Leur point commun est d’être toutes des spécialistes au niveau mondial dans leurs domaines d’expertise tels que l’énergie, la construction-BTP, l’assainissement de l’eau, l’environnement ou encore le financement de projets d’infrastructure pour Société Générale.
« Les trois-quarts de ces entreprises étaient déjà membres de la Chambre », confie au Moci Gaelle Dupuis, responsable commerciale et administrative de la CCIFP et coordinatrice du programme FROXI. Quant à celles qui ne l’étaient pas, elles le sont devenues pour adhérer au programme.
De la mise en relation avec des décideurs de haut niveau
Ce discret programme s’adresse aux entreprises françaises qui sont ou non implantées au Pérou. FROXI permet à ses membres de se créer un réseau de contacts de qualité, voire de nouer des partenariats avec des acteurs péruviens. Cet aspect de « mise en relation » est l’un des points forts du programme.
Concrètement, les sociétés membres participent à dix réunions dans l’année organisées par la CCIFP. Au cours de ces réunions, elles ont l’opportunité de présenter leur savoir-faire à des décideurs de haut niveau au Pérou : gouverneurs régionaux, institutionnels, ministres du gouvernement, acteurs privés (groupes miniers etc.).
Exemples : le géant minier Antamina, la société minière Souther Copper ou encore l’opérateur espagnol de télécommunications présent au Pérou Telefónica, mais aussi le maire de la ville de Piura, troisième agglomération péruvienne, ou le gouverneur régional de Piura.
Au planning 2020, FROXI a prévu une rencontre avec le gouverneur régional de La Libertad –région recouvrant les trois types de géographie du pays : côte, montagne et forêt amazonienne– ainsi que le ministre du Logement, de la construction et de l’assainissement.
Présenter une offre « France » collective
L’objectif pour la CCIFP est de présenter ensemble les entreprises françaises. « Nous sommes plus attractifs et plus forts à plusieurs », estime Gaelle Dupuis. « Les entreprises du programme ont des savoir-faire complémentaires », souligne-t-elle. Le coût d’adhésion au programme varie. « Le coût va dépendre de la participation aux réunions », explique la coordinatrice de FROXI.
L’enjeu est de faciliter la promotion des savoir-faire français et présenter aux interlocuteurs péruviens « un vaste panel de compétences », assure Gaelle Dupuis.

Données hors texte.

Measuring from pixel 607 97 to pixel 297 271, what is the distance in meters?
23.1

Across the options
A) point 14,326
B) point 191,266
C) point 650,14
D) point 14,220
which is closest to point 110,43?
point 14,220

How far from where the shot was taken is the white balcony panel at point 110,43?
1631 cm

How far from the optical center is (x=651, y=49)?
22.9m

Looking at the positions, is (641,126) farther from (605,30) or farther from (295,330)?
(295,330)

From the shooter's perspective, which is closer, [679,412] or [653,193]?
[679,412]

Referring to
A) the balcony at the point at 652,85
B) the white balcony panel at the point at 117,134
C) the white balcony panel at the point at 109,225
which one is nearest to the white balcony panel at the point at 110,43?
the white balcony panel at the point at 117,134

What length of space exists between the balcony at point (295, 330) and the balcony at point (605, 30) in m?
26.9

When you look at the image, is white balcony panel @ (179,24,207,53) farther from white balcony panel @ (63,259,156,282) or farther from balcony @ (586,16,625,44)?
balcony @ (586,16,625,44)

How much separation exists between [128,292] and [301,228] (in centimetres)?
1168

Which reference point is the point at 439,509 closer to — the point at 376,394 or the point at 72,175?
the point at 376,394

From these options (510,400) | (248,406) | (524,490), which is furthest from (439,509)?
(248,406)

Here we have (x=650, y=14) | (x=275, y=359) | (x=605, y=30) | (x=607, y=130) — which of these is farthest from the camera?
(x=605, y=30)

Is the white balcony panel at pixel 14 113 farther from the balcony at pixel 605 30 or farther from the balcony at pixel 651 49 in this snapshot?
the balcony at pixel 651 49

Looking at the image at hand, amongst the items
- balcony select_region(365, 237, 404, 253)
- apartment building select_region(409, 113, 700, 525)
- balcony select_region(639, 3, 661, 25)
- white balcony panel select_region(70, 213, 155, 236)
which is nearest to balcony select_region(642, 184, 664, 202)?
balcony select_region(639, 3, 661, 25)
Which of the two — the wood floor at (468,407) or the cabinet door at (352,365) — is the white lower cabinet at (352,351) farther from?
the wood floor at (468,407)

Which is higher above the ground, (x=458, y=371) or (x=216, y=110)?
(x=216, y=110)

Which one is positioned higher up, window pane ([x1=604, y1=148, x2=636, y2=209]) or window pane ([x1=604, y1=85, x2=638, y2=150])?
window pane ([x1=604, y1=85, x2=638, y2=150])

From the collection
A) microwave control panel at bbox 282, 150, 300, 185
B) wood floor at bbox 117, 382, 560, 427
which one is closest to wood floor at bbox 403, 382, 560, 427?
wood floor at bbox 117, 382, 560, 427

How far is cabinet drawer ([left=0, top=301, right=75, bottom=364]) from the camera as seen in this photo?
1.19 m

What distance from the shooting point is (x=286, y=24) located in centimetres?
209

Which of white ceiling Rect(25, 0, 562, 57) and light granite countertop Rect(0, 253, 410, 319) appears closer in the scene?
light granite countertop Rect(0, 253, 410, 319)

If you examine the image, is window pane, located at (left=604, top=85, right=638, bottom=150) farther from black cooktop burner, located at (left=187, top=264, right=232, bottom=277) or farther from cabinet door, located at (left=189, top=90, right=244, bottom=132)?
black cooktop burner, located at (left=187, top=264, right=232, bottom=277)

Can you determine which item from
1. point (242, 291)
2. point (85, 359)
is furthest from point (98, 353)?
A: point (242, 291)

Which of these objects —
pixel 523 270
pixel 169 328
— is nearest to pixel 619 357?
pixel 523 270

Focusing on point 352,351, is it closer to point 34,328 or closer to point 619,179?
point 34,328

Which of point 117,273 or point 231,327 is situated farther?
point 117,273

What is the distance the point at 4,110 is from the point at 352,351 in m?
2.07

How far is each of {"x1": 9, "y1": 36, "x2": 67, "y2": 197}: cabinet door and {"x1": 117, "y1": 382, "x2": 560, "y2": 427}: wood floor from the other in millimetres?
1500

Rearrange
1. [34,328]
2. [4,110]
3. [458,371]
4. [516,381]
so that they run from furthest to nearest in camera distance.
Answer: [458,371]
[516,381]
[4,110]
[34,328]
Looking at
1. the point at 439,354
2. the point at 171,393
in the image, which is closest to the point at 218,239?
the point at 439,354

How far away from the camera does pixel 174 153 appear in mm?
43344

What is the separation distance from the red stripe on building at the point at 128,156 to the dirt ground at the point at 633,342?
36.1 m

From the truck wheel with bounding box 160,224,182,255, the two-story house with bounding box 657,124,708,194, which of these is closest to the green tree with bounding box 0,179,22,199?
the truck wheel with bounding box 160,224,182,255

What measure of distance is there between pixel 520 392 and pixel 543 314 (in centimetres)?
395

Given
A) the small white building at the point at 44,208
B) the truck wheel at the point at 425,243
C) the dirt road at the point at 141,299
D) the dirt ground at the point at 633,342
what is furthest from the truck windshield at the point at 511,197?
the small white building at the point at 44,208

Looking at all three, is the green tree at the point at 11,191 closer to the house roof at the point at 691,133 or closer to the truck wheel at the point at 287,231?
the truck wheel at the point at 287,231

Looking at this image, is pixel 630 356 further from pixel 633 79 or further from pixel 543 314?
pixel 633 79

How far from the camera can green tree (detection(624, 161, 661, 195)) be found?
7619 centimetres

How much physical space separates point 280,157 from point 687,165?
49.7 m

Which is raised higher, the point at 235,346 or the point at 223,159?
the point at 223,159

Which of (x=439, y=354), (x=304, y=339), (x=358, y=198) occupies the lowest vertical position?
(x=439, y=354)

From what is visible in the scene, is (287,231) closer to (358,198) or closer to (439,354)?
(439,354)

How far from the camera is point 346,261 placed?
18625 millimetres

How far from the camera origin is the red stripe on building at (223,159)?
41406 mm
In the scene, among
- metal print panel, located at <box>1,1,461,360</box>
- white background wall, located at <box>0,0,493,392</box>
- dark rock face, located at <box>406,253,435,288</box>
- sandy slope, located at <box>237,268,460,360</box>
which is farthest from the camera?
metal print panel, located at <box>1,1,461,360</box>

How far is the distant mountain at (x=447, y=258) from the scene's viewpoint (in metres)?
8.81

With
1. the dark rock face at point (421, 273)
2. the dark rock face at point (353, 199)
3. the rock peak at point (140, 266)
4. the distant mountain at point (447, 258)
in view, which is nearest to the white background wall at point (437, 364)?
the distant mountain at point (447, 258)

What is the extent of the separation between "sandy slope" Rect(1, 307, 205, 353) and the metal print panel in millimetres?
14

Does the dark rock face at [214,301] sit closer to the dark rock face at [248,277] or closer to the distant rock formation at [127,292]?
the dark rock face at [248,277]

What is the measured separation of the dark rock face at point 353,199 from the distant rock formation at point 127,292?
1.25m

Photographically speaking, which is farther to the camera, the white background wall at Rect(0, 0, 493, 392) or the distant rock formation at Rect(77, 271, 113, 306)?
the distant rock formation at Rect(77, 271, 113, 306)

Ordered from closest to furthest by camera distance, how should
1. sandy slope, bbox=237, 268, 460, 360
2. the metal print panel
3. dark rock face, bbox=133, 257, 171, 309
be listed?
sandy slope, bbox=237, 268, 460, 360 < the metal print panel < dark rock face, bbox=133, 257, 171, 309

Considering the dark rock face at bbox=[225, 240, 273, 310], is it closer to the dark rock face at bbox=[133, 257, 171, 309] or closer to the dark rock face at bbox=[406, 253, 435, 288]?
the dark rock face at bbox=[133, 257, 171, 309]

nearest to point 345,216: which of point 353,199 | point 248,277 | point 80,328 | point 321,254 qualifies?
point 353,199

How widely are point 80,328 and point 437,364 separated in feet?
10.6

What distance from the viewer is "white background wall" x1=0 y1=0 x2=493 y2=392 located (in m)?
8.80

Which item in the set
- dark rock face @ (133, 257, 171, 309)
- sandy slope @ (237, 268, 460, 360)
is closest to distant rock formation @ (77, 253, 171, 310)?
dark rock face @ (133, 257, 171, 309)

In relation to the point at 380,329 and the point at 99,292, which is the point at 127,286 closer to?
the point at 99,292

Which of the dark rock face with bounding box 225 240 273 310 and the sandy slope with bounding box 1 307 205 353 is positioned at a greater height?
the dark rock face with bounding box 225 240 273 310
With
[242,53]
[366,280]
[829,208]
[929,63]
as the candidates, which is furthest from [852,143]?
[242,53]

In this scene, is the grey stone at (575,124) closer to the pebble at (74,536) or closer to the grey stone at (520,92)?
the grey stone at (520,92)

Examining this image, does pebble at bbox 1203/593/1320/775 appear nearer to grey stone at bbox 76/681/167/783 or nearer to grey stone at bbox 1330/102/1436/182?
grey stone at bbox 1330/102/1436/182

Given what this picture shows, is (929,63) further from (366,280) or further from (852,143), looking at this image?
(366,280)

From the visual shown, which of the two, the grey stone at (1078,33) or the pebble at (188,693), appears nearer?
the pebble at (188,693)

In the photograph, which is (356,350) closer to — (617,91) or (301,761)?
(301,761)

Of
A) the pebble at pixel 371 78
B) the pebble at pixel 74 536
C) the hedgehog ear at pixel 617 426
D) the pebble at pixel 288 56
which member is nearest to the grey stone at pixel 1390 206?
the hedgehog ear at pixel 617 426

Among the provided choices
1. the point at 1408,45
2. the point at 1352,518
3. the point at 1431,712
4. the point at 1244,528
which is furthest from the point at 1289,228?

Libre ensuite à chaque entreprise de développer la relation initiée dans le cadre du groupe de manière individuelle et confidentielle en dehors du programme.
Les entreprises sont appuyées par l’ambassade de France dont le Service économique est à l’initiative du programme FROXI. « L’ambassadeur de France au Pérou Antoine Grassin est présent à chaque réunion qu’il introduit », relate la coordinatrice de FROXI. « Sa présence ouvre des portes », confie-t-elle. Et, elle permet aux entreprises de se réunir sous la bannière « France » et d’être davantage crédibles aux yeux de leurs interlocuteurs gouverneurs régionaux, ministres…
Bénéficier du mécanisme d’incitation « OXI »
Un an après le lancement de FROXI, le bilan est prometteur selon sa coordinatrice. Certaines sociétés ont profité du rôle de facilitateur du programme pour créer et développer de nouveaux contacts « difficiles à atteindre individuellement », assure-t-elle.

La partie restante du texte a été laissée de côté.